[start of Passage]
75 Tasting Notes
When I first made this tea, I couldn’t taste the chestnuts at all… I can’t say I have the most refined tea palate, but still. Then I got a cold one time and decided to have this as my ‘get better’ tea, with some honey, and suddenly the chestnut was there! Doesn’t work the same way at all if I just add sugar. So I love this with a bit of honey. Not too much, though, otherwise it overpowers the tea flavour.
I am very fond of this tea. It’s my favourite un-flavoured black tea for milkless consumption. I think I may have tasted it with milk once, but it’s not really strong enough for that in my opinion (the colour is off; makes it look like ditch water a bit). But just on its own, it’s absolutely wonderful. At first I had a hard time believing it wasn’t flavoured, the aroma and the taste are just so complex and lovely. It makes me think of chestnuts a bit… It’s a wonderful tea to have with something sweet on the side, especially pound cake. Very good with pound cake :) It’s not at all bitter, but I do like steeping it for only 2 or 2.5 minutes, it doesn’t seem to need more.
[end of Passage]
[start of Material supplied]
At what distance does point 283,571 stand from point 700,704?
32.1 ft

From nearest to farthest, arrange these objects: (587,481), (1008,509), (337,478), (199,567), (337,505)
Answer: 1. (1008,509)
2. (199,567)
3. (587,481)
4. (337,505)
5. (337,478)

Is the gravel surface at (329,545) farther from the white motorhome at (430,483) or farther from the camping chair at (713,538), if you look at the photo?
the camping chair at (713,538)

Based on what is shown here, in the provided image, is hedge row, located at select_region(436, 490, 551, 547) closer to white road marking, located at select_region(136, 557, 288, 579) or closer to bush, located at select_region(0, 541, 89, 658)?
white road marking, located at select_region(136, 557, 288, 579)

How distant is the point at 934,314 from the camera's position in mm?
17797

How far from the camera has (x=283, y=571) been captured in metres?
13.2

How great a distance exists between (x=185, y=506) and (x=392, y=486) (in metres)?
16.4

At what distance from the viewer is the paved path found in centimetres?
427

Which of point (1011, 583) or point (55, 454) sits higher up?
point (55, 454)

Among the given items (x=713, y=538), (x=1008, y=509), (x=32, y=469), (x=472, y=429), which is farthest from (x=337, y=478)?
[end of Material supplied]
#### Given instruction 1
Quote the portion of the tea tasting notes that begins with the words containing "I am very fond" and ends with "to need more.".
#### Given instruction 2
Continue the tea tasting notes from the point where they stop.

#### Exercise result 1
I am very fond of this tea. It’s my favourite un-flavoured black tea for milkless consumption. I think I may have tasted it with milk once, but it’s not really strong enough for that in my opinion (the colour is off; makes it look like ditch water a bit). But just on its own, it’s absolutely wonderful. At first I had a hard time believing it wasn’t flavoured, the aroma and the taste are just so complex and lovely. It makes me think of chestnuts a bit… It’s a wonderful tea to have with something sweet on the side, especially pound cake. Very good with pound cake :) It’s not at all bitter, but I do like steeping it for only 2 or 2.5 minutes, it doesn’t seem to need more.

#### Exercise result 2
Preparation
This is my first tasting note and it’s making me strangely nervous. I am still working out what kinds of tea I like (but then – isn’t everyone?) AND how to prepare them properly/to my liking, so I don’t feel quite ‘qualified’ to be assessing a tea, but here we go!
I was in Paris a couple of weeks ago and raided Mariage Freres. I only found out about them because of Steepster, so – thank you Steepster. Then I had to wait for 3 days before I could try any of the teas, since I couldn’t boil water at the hotel. Now that was a mild form of torture. Oh, by the way – does anyone know why tea is so expensive in Parisian cafes? It tends to be around 5-6 (or more) euros per cup.
I absolutely loved MF’s De-stress tea (green & flowery/herby) and Confucius (smokey oolong! the joy!), but while I was decently happy with both Marco Polo and Pleine Lune, I wasn’t over the moon about them. [sorry, couldn’t resist.] I’d always been drawn to flavoured black tea, but with the exception of a whole lot of variations of chais and Earl Greys/citruses, I hadn’t had much luck.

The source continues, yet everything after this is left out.